To do this, the authors prepared six first-order and six second-order knowledge questions according to the eight modules in the National Medical Commission-recommended CBME curriculum for microbiology, resulting in 96 questions.

The researchers defined first-order questions as those that are more straightforward, asking for factual information or seeking a direct answer, while second-order questions were characterized as more complex, requiring higher-level thinking and interpretation of information, opinions, and predictions based on evidence.

These questions were then reviewed for content validity by three expert microbiologists and fed to ChatGPT by a single user. The chatbot’s responses were recorded and scored on a scale of 0-5. The average of the scores for each question was taken as the final score in the analysis of ChatGPT’s performance.

The median score for all 96 questions and the first-order questions was 4.17, while the median score for second-order questions was 4. However, the researchers noted variation across the eight topic categories, with inconsistent median scores across different topics.
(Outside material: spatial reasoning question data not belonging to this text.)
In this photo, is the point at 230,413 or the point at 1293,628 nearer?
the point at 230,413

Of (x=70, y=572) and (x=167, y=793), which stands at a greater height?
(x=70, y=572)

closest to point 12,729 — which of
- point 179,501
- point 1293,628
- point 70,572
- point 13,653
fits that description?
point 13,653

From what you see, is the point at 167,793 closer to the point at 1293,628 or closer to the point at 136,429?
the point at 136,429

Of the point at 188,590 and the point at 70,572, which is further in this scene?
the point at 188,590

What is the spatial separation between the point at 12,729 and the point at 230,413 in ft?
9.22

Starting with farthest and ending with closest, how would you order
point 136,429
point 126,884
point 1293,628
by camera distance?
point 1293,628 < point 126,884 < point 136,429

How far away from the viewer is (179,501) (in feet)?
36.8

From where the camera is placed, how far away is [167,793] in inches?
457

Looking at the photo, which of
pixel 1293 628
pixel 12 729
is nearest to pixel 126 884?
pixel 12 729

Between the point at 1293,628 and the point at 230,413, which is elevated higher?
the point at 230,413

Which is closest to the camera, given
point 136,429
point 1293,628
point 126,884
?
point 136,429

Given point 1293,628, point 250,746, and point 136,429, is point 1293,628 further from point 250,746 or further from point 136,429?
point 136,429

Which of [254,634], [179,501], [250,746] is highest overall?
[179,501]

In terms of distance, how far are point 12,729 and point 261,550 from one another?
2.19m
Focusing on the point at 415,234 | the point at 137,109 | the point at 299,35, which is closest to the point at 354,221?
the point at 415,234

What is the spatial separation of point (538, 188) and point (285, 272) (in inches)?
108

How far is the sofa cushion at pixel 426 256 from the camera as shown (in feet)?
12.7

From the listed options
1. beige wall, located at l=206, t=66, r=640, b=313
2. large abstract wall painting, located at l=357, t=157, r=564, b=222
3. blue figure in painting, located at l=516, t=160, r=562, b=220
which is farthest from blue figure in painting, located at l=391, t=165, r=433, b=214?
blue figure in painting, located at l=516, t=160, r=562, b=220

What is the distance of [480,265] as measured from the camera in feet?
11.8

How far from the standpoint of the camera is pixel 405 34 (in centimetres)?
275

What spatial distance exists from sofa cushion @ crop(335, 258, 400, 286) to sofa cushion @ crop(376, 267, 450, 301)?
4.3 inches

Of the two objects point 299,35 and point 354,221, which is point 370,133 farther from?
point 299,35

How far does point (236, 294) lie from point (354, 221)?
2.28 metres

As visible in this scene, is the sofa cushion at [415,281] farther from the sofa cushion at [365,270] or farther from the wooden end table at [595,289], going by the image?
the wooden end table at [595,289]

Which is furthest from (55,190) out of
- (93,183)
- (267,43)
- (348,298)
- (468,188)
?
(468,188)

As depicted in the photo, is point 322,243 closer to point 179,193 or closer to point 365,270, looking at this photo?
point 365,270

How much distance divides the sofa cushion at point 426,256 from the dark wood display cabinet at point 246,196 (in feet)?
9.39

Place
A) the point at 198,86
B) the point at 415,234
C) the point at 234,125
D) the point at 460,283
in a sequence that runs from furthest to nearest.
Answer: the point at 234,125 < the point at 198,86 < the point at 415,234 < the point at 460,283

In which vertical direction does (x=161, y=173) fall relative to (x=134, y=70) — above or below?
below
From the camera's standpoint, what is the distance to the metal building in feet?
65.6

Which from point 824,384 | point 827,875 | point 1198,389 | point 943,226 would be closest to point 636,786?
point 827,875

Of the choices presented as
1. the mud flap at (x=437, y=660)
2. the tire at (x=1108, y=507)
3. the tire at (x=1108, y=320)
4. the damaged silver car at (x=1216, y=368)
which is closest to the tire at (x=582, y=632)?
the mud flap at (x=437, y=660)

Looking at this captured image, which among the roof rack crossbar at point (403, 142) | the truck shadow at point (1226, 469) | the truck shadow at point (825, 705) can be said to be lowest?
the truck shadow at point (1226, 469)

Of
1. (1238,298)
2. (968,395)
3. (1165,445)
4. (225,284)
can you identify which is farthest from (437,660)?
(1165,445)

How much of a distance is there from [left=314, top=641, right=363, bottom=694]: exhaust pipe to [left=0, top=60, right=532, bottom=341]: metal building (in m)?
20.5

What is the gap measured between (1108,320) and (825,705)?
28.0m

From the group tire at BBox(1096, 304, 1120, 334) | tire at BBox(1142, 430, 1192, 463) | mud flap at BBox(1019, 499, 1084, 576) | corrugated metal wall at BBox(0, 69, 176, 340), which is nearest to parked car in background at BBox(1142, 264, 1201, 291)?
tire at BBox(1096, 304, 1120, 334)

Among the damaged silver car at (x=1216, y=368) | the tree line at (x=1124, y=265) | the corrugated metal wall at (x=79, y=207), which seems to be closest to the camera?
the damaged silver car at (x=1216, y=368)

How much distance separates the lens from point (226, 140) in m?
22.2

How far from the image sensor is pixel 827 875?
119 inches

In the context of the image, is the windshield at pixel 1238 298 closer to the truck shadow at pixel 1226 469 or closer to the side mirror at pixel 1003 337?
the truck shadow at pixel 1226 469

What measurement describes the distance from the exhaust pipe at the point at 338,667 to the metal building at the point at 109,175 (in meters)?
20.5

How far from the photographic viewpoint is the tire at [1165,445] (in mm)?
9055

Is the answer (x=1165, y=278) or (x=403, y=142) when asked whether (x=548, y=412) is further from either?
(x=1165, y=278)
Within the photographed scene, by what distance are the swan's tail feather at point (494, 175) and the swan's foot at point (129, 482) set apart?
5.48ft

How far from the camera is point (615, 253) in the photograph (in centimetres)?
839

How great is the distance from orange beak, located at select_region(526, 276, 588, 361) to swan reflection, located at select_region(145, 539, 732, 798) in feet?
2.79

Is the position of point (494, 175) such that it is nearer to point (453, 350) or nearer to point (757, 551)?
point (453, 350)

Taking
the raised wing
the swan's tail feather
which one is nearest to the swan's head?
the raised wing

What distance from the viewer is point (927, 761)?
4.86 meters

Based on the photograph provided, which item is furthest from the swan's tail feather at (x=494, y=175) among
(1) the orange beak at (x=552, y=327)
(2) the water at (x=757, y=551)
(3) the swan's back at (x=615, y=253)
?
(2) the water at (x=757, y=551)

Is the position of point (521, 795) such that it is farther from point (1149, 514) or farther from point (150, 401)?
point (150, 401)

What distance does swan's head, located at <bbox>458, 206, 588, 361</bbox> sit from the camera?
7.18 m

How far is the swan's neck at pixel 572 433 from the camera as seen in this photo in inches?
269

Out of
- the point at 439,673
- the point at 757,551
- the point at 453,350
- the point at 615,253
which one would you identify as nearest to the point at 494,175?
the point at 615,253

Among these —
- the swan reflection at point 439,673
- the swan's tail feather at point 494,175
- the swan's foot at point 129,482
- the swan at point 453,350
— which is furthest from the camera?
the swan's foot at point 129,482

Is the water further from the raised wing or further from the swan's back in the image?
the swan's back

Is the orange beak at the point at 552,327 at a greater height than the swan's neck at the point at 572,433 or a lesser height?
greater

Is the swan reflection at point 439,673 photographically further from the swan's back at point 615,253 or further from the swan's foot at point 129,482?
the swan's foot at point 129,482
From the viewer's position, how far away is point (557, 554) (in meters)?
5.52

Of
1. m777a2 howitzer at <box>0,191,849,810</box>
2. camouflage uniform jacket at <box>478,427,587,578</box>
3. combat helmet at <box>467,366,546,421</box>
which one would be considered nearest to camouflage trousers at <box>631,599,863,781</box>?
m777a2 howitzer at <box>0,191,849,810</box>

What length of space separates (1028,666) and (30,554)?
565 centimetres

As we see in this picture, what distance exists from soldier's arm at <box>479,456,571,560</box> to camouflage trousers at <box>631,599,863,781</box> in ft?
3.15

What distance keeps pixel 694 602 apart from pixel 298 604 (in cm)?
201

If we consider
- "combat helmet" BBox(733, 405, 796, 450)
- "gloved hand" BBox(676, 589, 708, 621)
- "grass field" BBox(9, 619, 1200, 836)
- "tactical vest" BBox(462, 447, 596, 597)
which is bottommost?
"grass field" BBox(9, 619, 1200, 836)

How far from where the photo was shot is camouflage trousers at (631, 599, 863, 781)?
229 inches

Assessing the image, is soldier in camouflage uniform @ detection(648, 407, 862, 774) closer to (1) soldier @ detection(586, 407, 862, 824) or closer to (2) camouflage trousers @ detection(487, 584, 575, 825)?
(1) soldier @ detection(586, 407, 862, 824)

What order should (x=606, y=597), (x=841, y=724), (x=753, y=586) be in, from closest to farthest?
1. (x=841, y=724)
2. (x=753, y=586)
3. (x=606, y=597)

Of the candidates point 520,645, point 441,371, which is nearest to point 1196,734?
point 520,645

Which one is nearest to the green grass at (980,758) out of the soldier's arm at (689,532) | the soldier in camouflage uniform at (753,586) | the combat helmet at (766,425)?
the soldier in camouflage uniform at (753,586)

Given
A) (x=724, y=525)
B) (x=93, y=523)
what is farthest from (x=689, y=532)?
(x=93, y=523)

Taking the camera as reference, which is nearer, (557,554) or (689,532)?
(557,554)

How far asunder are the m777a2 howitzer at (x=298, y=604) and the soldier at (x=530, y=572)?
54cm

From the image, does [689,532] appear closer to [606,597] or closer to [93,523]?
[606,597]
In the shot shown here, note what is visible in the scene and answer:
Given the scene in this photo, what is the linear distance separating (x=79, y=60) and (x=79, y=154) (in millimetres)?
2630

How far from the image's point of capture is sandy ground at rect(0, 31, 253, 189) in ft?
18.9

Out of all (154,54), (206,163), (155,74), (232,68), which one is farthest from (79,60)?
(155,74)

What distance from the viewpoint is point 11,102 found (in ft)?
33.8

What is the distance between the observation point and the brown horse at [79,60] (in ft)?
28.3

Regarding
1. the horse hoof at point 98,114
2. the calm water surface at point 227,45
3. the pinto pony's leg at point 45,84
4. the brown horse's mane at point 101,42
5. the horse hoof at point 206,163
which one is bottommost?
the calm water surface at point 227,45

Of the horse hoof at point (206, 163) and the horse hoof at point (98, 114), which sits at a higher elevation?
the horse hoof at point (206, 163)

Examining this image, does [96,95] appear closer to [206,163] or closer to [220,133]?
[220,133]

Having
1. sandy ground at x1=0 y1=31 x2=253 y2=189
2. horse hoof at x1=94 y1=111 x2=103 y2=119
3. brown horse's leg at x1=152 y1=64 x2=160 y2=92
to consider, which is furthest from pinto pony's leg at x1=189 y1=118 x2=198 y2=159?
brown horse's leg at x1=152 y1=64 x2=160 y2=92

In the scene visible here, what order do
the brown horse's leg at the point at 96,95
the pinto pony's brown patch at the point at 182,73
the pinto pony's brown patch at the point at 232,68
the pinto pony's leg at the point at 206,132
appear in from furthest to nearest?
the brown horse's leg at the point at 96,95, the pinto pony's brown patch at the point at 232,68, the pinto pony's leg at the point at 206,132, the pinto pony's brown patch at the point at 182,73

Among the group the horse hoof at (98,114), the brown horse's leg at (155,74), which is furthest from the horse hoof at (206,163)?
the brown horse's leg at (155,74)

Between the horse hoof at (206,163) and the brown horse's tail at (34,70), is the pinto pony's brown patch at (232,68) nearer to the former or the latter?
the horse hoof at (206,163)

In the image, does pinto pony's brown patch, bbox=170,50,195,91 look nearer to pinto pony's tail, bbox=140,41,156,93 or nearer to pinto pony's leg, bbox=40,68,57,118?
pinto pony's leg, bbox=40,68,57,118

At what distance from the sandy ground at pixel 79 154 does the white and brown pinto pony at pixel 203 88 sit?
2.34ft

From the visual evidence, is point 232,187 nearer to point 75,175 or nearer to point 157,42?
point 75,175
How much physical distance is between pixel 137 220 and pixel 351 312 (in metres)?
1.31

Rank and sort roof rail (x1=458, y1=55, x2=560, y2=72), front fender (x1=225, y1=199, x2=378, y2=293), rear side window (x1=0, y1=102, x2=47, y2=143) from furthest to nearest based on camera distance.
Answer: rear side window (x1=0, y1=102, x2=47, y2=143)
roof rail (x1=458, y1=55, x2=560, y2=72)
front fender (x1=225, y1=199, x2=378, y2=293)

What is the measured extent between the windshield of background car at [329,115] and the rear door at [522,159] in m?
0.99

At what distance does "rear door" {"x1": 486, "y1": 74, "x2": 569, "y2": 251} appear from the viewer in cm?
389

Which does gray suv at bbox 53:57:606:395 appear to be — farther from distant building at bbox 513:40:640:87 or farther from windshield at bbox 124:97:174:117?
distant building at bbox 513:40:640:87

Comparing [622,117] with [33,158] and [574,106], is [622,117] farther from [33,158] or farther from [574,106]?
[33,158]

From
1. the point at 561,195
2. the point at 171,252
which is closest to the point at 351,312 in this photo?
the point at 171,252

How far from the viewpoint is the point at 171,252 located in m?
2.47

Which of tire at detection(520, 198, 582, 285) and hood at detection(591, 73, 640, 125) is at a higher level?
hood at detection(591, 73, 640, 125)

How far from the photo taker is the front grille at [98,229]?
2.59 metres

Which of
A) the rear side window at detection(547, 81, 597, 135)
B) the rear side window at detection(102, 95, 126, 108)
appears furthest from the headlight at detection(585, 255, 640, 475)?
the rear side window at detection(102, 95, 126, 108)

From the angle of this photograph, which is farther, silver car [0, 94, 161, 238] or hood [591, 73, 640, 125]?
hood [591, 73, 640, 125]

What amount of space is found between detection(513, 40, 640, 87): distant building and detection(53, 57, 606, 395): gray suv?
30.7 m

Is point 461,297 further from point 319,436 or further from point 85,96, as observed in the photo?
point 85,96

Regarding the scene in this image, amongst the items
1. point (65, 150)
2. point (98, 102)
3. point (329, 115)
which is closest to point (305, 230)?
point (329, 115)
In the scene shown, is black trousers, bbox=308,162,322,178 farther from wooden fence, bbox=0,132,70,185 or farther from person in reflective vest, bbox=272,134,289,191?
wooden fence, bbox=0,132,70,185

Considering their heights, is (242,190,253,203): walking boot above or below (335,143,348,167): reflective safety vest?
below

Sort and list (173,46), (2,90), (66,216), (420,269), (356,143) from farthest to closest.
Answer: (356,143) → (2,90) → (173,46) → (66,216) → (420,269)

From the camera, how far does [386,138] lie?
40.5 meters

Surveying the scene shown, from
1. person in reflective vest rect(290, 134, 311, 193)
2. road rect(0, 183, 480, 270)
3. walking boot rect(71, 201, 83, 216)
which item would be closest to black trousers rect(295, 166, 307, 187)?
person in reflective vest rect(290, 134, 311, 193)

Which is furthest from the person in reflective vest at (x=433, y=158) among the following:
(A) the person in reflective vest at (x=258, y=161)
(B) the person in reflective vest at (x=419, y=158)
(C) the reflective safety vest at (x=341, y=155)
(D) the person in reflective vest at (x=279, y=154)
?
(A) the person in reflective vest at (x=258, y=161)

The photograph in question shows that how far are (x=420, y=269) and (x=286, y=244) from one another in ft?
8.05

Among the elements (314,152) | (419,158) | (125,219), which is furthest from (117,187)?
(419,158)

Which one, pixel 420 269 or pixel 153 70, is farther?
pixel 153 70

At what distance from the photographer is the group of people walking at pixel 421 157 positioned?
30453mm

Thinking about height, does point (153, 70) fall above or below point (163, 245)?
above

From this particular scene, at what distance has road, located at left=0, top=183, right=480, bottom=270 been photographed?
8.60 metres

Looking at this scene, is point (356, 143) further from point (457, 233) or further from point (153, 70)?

Overall, ChatGPT achieved an accuracy of about 80 percent. The authors indicated no difference between the model's capability of answering first-order and second-order knowledge questions.

They concluded that these results show that ChatGPT is capable of accurately answering both first- and second-order questions related to microbiology. They noted that the technology might have potential as an effective tool for automated question-answering, which may assist medical students in self-directed learning. However, improvements to ChatGPT and other large language models are needed before they are suitable for academic use.

Concerns about ChatGPT’s use are also prescient for clinicians and researchers, particularly those in the oncology field, as online health information-seeking becomes a growing concern.

Researchers shared last week that while ChatGPT provides accurate information when asked about common cancer myths and misconceptions, these answers could be interpreted incorrectly and, as a result, negatively impact patient decision-making.

The research team indicated that misinformation and harmful information about cancer are prevalent online, presenting a major challenge for clinicians as more patients turn to the internet, and chatbots, to find information about the disease.

After comparing responses from ChatGPT and the National Cancer Institute (NCI) to questions pulled from the NCI “Common Cancer Myths and Misconceptions” web page, the researchers found that despite the chatbot’s accuracy of 96.9 percent, reviewers felt that ChatGPT’s language could be indirect, vague, or unclear, which could lead to patient harm if not addressed.